Selected excerpt:
Title: Perception of mid frequency and high frequency intermodulation distortion in loudspeakers, and its relationship to high-definition audio.

Perception of mid frequency and high frequency
intermodulation distortion in loudspeakers, and
its relationship to high-definition audio.
  • (A physicist meets the twilight zone)
  • David Griesinger
  • Lexicon
  • 3 Oak Park
  • Bedford, MA 01730

Why Bother?
  • What is the relationship between high frequency
    intermodulation distortion and recordings with
    frequency response above 20kHz?
  • Why do my choral recordings sound fuzzy
    particularly when played at high level?
  • And does the perception of fuzziness grow more
    obvious with long-term listening?
  • Is the short-term A/B test the ultimate Gold
    Standard for audio reproduction?
  • Is it possible that long-term listening can
    reveal flaws that go undetected in a short-term
    A/B test?
  • This talk will examine the physics and physiology
    that these these questions involve.
  • We may even suggest a few answers!

High Frequency Intermodulation Distortion and
Ultrasonic reproduction
  • THE essential paper on this subject is Kiryu
    and Ashihara Detection of Threshold for tones
    above 22kHz. Convention paper 5401 presented
    at the 110th Convention, May 12-15 2001,
  • The authors presented 13 subjects with a test
    signal consisting of a 2kHz tone combined with
    odd order harmonics, both sonic and ultrasonic.
  • The ultrasonic harmonics were switched on and
    off at a 2Hz rate.
  • ALL subjects could discriminate the ultrasonics
    when the combined signal was presented through a
    single loudspeaker.

Raw data:
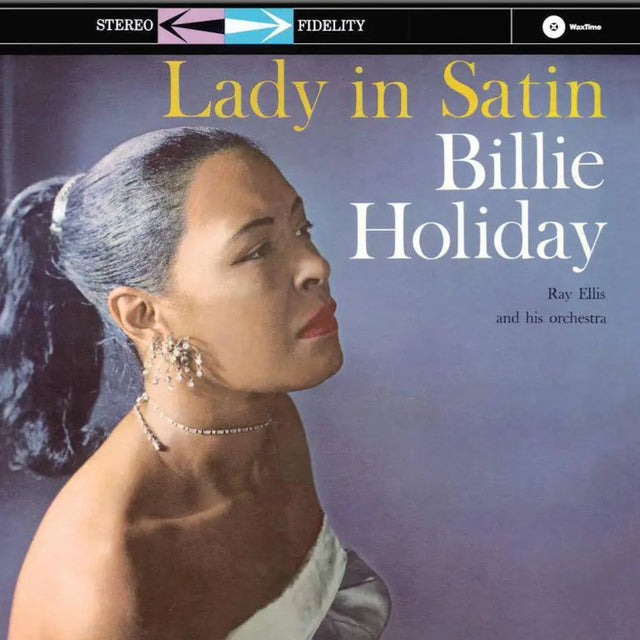 Billie Holiday With Ray Ellis And His Orchestra - Lady In Satin Vinyl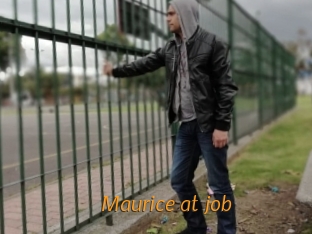 Maurice_at_job Porn University
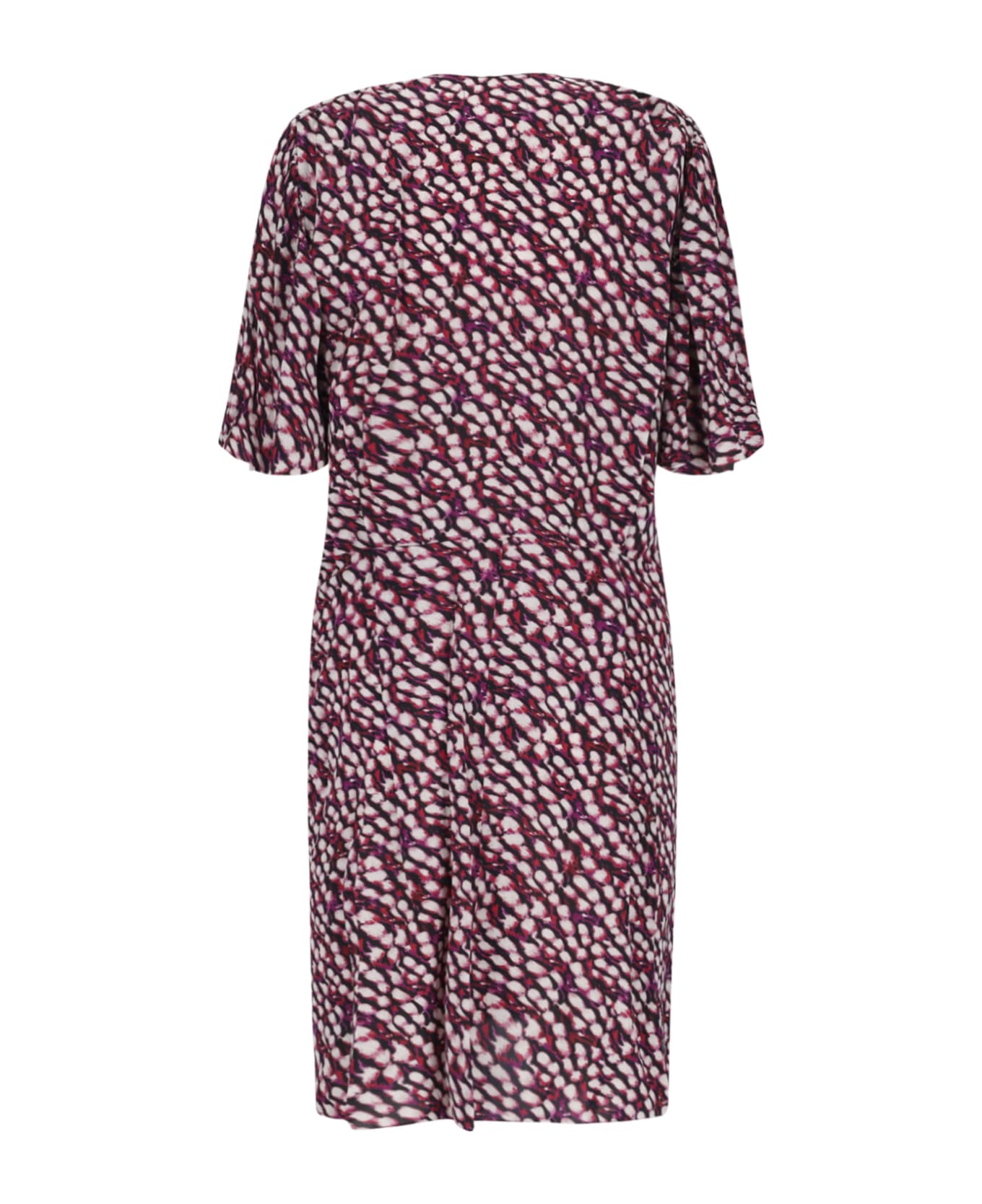 Marant Étoile Printed Mini Dress - Purple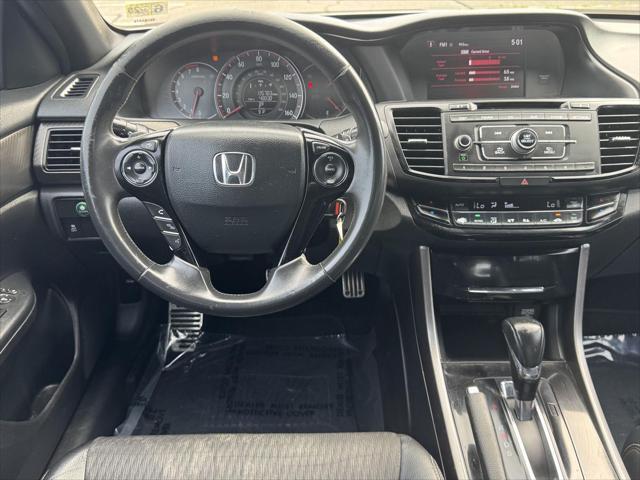 used 2016 Honda Accord car, priced at $13,700
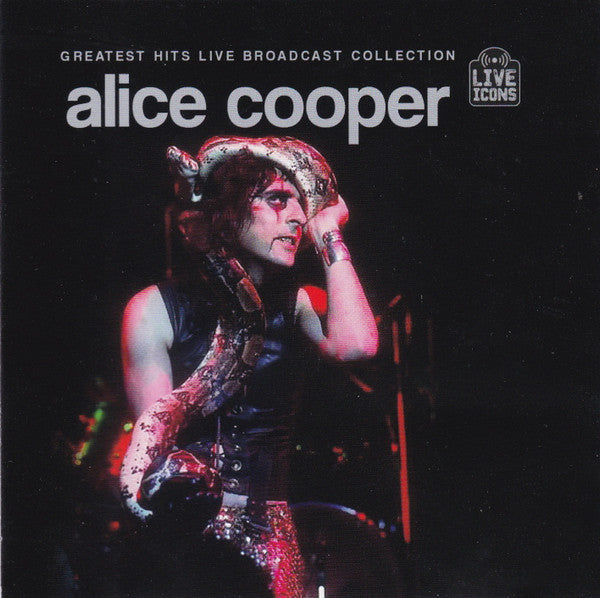 Greatest Hits Live Broadcast Collection - Front Cover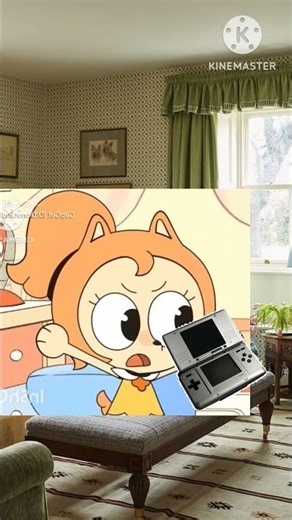 kunshikter [tiny tails] plays on the Nintendo DS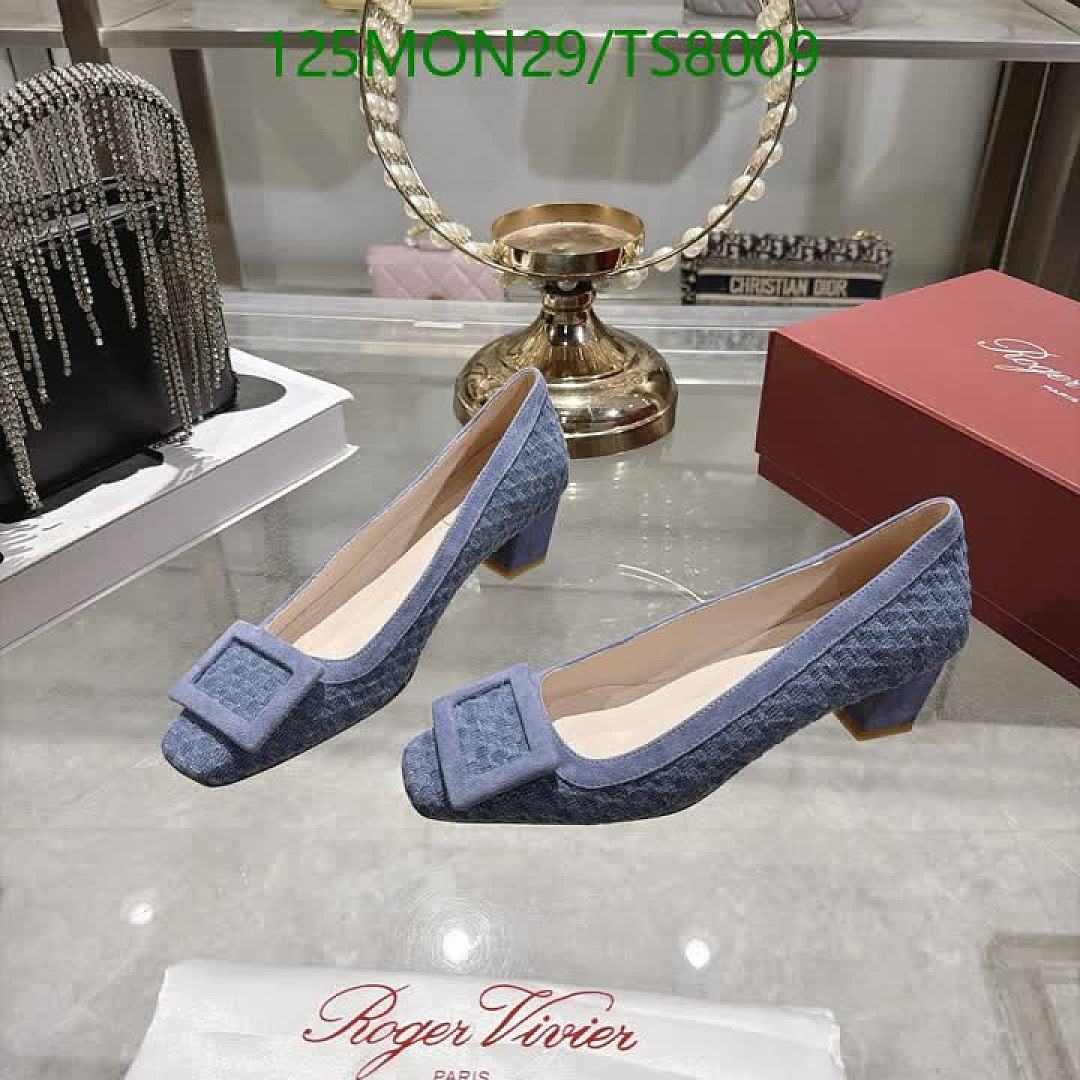 Roger Vivier-Shoes(Women) Code: TS8009 $: 125USD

Required work:
**1)** Reproduce a passage from the talk on loudspeaker distortion, beginning at the words "High Frequency Intermodulation Distortion and" and stopping after "a 2Hz rate.".
**2)** Carry on the talk on loudspeaker intermodulation distortion, picking up after its last line.

Answer list:
**1)**
High Frequency Intermodulation Distortion and
Ultrasonic reproduction
  • THE essential paper on this subject is Kiryu
    and Ashihara Detection of Threshold for tones
    above 22kHz. Convention paper 5401 presented
    at the 110th Convention, May 12-15 2001,
  • The authors presented 13 subjects with a test
    signal consisting of a 2kHz tone combined with
    odd order harmonics, both sonic and ultrasonic.
  • The ultrasonic harmonics were switched on and
    off at a 2Hz rate.

**2)**
  • NONE of the subjects could discriminate the
    ultrasonics when each ultrasonic harmonic was
    reproduced from a separate speaker.

Spectrum at the listener position from Kiryu
and Ashihara
Note that an essential feature of this experiment
is that the stimulus harmonics are all ODD.
Asymmetric non-linearity produces both odd and
EVEN harmonics which are immediately visible
(and audible.)
Kiryu and Ashiharas result is strong
  • Their choice of source signal MAXIMIZES the
    (possible) audibility of an ultrasonic signal.
  • The sound pressure of the ultrasonic harmonics
    are equal to the sound pressure of the harmonics
    below 20kHz.
  • For almost all common sound sources the
    ultrasonics are weaker.
  • Thus if the ultrasonics are perceived directly
    through some effect of their presence on nerve
    firings for the lower harmonics, this signal
    should produce a positive result.
  • The use of only odd harmonics for the source
    signal maximizes the chance that the ultrasonics
    will be perceived if ANY part of human physiology
    is (asymmetrically) non-linear.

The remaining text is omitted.